Scene-based spatial questions:
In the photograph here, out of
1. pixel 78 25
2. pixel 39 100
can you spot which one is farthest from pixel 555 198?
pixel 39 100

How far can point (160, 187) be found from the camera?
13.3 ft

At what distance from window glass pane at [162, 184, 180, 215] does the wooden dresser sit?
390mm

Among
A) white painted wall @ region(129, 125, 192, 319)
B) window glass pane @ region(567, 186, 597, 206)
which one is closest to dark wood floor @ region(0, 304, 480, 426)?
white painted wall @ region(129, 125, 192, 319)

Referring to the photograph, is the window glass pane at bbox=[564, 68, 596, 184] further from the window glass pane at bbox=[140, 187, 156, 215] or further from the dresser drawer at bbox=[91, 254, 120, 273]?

> **PROBLEM DESCRIPTION**
Rewrite all of the records above, replacing "window glass pane" with "windowpane" everywhere and leaving everything else unchanged.

> **RESPONSE TO THIS TASK**
In the photograph here, out of
1. pixel 78 25
2. pixel 39 100
can you spot which one is farthest from pixel 555 198?
pixel 39 100

How far can point (160, 187) be found from the camera?
13.3 ft

At what distance from windowpane at [162, 184, 180, 215] does the wooden dresser sit?
390mm

Among
A) white painted wall @ region(129, 125, 192, 319)
B) windowpane @ region(567, 186, 597, 206)
which one is closest to dark wood floor @ region(0, 304, 480, 426)?
white painted wall @ region(129, 125, 192, 319)

Referring to the photograph, is the windowpane at bbox=[564, 68, 596, 184] further from the windowpane at bbox=[140, 187, 156, 215] or further from the dresser drawer at bbox=[91, 254, 120, 273]?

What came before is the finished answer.